The example of Egypt’s continuing Christian community, having survived so many centuries of persecution and subordinate status, and with a glorious Christian heritage in the remote past, should serve to inspire western Christians.

For the first time in centuries, and for the very first time in American civilization, Christian commitment is becoming a distinct disadvantage in parts of society, penalized to some extent socially and legally. While it seems impossible that the legal problems American and European Christians suffer will turn from “soft” disfavor to hard persecution, this difference is, as noted above, a continuum.

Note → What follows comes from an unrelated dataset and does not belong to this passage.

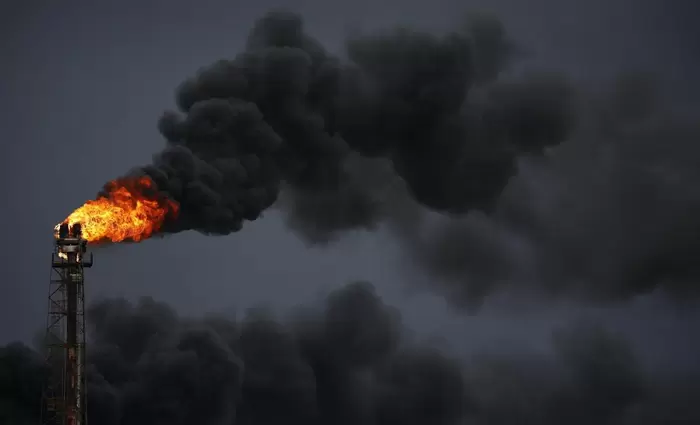 Ο Νίκολας εκτίναξε την τιμή του πετρελαίου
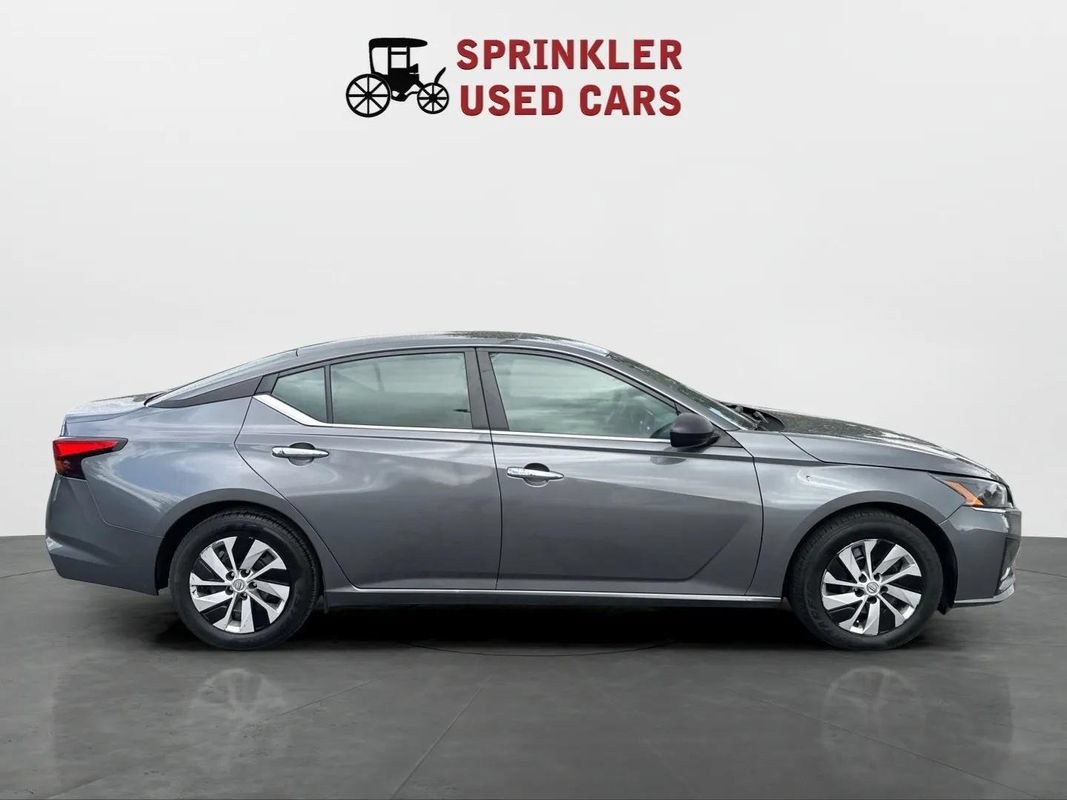 Used 2024 Nissan Altima 2.5 S FWD image 3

Hostility to Christianity in Europe is arguably stronger, and may be expected to get worse without constant attention.

Like Christians in Egypt, Western Christians can look back on a glorious past, with the difference that Western Christianity flourished and developed a Christian culture for many centuries. But whatever our past, we should not rest our faith on past achievements, however much they serve for inspiration, or on future prospects. Our commitment can only rest on the faith that God has given us, and that requires a wholehearted commitment of mind and body, regardless of the favor of state or society.